Feedback on a computer screen encouraged the subjects to assist the
device in its motion. The tendons that were being stretched during
the reciprocating motion were vibrated at 60 Hz with an amplitude
of vibration of 2 mm.
EXAMPLE 1
[0060] A 53 year-old male, 6 weeks post-stroke, with severe paresis
in his right leg and arm and who was confined to a wheelchair, was
treated in accordance with the disclosed method for 10 days. The
results were a 400% increase in strength of ankle dorsiflexion, a
100% increase in strength of ankle plantarflexion, and a 150-200%
increase in strength of elbow flexion and extension.

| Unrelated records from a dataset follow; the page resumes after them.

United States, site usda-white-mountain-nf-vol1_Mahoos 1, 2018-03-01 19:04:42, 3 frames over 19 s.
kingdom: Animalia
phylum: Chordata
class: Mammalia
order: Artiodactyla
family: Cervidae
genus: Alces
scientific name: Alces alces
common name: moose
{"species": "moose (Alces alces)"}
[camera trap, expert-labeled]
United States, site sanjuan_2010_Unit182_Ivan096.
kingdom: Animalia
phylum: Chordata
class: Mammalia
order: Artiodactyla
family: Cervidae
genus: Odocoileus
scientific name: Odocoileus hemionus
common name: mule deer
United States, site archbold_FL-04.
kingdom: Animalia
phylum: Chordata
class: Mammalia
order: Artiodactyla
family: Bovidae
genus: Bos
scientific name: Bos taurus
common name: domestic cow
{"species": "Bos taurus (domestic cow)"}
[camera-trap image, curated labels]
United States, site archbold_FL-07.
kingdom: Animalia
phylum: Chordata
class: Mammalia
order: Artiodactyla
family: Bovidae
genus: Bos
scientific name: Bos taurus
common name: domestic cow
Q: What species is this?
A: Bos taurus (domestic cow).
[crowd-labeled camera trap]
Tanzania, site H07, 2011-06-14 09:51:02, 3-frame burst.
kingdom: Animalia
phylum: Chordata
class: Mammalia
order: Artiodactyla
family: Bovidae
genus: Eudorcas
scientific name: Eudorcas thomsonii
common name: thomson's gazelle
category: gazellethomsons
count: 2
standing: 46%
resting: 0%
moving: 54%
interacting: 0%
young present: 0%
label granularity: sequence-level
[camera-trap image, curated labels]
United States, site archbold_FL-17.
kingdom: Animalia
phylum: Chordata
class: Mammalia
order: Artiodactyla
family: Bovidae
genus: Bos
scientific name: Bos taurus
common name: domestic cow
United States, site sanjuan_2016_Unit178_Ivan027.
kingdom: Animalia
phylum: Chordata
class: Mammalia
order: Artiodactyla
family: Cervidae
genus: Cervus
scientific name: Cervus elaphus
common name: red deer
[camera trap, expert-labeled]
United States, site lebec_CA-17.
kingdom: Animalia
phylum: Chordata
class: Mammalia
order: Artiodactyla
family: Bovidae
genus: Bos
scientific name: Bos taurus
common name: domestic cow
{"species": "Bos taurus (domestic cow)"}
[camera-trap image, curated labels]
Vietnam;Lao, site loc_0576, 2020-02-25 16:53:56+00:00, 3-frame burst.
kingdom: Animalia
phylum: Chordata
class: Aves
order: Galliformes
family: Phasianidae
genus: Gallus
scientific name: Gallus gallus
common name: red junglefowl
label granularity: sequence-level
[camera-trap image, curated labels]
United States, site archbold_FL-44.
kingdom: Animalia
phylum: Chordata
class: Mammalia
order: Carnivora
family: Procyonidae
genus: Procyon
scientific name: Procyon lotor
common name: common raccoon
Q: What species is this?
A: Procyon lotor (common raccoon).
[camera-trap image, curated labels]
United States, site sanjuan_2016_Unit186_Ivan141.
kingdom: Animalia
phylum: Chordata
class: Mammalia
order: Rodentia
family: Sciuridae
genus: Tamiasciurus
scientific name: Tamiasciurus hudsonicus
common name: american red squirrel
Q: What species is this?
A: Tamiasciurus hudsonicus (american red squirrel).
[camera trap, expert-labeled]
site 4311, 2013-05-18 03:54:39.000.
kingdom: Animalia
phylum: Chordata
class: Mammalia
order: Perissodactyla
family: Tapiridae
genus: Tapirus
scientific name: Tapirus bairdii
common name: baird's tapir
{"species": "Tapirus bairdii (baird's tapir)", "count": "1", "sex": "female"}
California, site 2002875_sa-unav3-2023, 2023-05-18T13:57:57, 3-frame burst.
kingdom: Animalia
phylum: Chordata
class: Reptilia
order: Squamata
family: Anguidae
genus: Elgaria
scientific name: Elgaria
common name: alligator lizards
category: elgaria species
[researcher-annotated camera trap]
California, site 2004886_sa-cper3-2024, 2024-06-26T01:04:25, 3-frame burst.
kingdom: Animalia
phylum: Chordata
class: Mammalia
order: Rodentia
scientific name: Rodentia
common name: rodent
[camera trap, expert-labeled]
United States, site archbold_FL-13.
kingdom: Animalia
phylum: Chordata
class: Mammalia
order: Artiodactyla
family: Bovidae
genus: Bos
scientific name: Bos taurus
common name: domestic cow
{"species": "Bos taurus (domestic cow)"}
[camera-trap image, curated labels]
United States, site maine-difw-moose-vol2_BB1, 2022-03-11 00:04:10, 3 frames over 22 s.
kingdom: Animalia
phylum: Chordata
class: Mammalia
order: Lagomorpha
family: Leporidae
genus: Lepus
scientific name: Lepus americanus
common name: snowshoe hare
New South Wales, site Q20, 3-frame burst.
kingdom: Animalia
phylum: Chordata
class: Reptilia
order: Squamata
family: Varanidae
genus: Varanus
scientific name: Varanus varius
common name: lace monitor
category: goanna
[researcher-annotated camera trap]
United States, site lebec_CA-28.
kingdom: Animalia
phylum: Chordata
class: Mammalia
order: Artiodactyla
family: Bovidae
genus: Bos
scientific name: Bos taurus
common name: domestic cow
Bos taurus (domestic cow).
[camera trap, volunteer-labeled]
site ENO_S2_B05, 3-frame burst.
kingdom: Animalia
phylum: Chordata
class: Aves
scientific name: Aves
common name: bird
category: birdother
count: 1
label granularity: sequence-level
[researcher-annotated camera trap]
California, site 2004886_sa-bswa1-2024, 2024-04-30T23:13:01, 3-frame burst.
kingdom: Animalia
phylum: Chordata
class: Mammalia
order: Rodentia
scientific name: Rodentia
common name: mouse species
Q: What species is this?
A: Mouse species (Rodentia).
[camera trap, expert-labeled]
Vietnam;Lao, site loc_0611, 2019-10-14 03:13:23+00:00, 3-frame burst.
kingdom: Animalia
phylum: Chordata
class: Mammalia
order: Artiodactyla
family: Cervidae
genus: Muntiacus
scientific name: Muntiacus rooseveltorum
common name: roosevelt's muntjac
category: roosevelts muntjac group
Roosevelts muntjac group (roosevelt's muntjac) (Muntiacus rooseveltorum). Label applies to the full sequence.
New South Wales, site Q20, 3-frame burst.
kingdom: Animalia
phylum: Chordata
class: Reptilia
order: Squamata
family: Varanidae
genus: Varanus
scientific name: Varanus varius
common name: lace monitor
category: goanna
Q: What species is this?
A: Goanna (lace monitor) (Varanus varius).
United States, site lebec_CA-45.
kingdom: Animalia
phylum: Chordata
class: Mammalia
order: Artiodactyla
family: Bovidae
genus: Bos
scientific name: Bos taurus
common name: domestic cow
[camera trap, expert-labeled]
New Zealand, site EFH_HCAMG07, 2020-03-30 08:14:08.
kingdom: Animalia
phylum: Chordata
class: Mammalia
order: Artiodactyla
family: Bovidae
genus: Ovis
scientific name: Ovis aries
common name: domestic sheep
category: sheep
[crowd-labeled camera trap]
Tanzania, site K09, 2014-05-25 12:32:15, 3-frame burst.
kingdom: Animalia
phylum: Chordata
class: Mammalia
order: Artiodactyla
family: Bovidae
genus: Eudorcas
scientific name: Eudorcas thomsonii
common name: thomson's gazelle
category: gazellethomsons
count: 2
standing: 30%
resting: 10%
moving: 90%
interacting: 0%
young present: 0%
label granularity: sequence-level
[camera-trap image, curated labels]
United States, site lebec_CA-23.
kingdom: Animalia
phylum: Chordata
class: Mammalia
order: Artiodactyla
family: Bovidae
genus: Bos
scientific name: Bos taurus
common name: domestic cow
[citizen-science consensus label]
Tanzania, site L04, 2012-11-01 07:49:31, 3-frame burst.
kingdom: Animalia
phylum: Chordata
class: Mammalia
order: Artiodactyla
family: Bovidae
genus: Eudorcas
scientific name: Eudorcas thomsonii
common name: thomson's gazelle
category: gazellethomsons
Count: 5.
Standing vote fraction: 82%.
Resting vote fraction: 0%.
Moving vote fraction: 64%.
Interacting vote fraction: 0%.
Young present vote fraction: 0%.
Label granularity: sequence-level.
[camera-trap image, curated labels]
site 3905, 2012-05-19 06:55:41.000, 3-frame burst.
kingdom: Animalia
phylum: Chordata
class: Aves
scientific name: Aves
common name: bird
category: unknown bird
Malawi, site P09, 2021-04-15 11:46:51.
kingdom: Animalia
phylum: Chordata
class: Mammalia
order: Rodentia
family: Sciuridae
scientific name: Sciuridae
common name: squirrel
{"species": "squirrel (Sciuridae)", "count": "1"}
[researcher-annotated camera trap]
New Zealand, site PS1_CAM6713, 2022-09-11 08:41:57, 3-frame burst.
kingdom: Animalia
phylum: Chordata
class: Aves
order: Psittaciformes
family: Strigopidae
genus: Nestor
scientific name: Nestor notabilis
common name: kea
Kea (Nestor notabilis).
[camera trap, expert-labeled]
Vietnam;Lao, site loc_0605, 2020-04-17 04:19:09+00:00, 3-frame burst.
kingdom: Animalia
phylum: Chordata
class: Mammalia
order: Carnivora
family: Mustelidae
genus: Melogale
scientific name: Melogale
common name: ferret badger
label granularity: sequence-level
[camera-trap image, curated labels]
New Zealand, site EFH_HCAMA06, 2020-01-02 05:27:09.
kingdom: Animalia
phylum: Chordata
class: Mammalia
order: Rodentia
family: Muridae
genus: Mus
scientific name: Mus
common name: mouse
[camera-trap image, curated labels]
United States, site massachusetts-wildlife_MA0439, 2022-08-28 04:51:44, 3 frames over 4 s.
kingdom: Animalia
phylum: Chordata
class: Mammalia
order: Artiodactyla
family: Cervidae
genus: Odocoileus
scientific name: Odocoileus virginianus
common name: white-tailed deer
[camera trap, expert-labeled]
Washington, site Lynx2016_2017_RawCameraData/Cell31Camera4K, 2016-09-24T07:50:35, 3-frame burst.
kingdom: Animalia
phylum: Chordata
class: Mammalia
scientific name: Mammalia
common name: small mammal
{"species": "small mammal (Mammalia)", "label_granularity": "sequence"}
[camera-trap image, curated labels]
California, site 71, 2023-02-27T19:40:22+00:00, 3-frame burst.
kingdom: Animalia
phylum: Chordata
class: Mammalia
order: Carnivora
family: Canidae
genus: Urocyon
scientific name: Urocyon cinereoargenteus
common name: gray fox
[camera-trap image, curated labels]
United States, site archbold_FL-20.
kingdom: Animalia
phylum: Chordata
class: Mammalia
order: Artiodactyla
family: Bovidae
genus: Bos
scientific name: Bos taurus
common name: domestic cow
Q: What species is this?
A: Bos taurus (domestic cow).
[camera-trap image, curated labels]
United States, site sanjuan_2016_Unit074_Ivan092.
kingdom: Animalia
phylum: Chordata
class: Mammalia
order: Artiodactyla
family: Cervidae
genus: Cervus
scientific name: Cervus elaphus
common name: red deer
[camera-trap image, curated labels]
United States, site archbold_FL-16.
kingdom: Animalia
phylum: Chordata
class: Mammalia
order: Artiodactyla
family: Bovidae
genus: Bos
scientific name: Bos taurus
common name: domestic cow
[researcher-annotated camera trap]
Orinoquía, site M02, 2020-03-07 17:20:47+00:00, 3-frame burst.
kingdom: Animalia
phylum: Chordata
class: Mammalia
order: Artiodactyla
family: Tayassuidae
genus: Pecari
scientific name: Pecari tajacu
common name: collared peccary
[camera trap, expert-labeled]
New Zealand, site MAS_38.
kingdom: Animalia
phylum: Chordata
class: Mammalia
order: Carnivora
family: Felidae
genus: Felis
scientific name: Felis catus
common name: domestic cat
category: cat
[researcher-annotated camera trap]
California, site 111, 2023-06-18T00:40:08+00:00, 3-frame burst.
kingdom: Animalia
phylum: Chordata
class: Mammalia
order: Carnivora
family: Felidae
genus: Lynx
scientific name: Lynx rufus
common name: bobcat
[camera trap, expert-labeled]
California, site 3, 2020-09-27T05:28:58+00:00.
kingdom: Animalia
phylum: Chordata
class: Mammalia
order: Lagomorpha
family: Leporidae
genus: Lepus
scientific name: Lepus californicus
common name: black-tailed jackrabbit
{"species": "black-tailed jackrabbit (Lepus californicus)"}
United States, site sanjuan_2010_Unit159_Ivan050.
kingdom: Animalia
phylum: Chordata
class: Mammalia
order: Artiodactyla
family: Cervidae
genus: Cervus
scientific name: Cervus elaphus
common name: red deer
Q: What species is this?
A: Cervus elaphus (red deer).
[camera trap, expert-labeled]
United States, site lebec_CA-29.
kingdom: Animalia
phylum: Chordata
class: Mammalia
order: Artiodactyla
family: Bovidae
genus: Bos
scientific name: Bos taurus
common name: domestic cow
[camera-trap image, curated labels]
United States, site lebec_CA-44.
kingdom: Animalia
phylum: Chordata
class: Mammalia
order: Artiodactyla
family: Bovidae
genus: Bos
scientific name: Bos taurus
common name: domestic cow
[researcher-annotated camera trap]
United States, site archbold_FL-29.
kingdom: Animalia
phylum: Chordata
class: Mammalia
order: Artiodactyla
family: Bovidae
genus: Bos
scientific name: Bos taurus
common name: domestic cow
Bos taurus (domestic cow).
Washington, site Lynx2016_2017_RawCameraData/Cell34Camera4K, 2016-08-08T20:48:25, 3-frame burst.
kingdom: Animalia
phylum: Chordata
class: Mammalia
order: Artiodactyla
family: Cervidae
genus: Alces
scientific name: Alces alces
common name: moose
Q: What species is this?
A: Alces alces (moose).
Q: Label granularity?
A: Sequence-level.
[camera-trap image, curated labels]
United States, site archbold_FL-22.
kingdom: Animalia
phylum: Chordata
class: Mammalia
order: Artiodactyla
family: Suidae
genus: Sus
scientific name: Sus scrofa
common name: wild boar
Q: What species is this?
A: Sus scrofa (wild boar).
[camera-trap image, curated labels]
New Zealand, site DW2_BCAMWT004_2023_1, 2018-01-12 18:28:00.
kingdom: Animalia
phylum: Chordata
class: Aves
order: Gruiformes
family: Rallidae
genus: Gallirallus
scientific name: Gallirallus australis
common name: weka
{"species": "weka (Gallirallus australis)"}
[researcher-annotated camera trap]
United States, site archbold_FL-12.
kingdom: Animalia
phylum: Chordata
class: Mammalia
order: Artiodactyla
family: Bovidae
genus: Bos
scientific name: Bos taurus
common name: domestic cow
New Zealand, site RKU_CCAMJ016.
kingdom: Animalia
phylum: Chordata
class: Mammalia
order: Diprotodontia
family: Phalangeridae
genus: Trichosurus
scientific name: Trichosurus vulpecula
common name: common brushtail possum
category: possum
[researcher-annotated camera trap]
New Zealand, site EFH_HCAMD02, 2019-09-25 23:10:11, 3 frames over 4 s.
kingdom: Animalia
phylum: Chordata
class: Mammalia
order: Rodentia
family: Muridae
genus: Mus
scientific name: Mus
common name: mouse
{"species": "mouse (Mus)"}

The spasticity
in the ankle plantarflexors and elbow flexors was significantly
reduced. The subject was walking independently with a cane after 10
days.
EXAMPLE 2
[0061] A 72 year-old female, 11 years post-stroke, with substantial
weakness and spasticity in her right leg, was treated on her right
ankle in accordance with the disclosed method for a period of 9
months. The results were a 100% increase in strength and muscle
mass in her ankle flexors and extensors. She also had a marked
reduction in ankle inversion due to a reduction in spasticity. This
subject discarded her knee brace and obtained a larger size ankle
brace, which was necessitated because of muscle hypertrophy due to
the therapy.
EXAMPLE 3
[0062] A 65 year-old female, 3 years post-stroke, with weakness of
her right arm and leg, was treated on her right elbow in accordance
with the disclosed method for 4 months. The results were a 400%
increase in flexor muscle strength and a 10-fold increase in
voluntary range-of-motion.
EXAMPLE 4
[0063] A 64 year-old female, 7 years post-stroke, with weakness of
her right arm and leg, was treated on her right ankle in accordance
with the disclosed method for 5 months. The results were a near
doubling of strength in both flexion and extension, a marked
increase in voluntary range-of-motion, and a nearly 50% decrease in
spasticity.
EXAMPLE 5
[0064] A 47 year-old male, 2 years post-stroke, with weakness and
spasticity of the left arm, was treated on his left elbow for 7
months. The result was no improvement in strength. Later evaluation
of this subject revealed that, unlike the subjects in Examples 1 to
4, he had significant destruction of the right primary
somatosensory cortex with no proprioception from the entire left
arm. This example demonstrates that tendon vibration and the
perceptual effects derived from vibration are a necessary adjunct
of the therapy.
EXAMPLE 6
[0065] A male athlete baseball pitcher in his mid-twenties who has
suffered an injury to his right shoulder which necessitated the
immobilization of the shoulder for eight weeks is treated in
accordance with the disclosed method on this shoulder for three
months for about three hours each day following removal of the
immobilization. It is found that the pitcher's skill at throwing a
ball recovers more rapidly than in pitchers with similar injuries
who are not treated in accordance with the disclosed method.
[0066] Further modifications, uses, and applications of the method
and device described herein will be apparent to those skilled in
the art. It is intended that such modifications be encompassed in
the following claims.
[0067] It will be obvious to those having skill in the art that
many changes may be made to the details of the above-described
embodiments without departing from the underlying principles of the
invention. The scope of the present invention should, therefore, be
determined only by the following claims.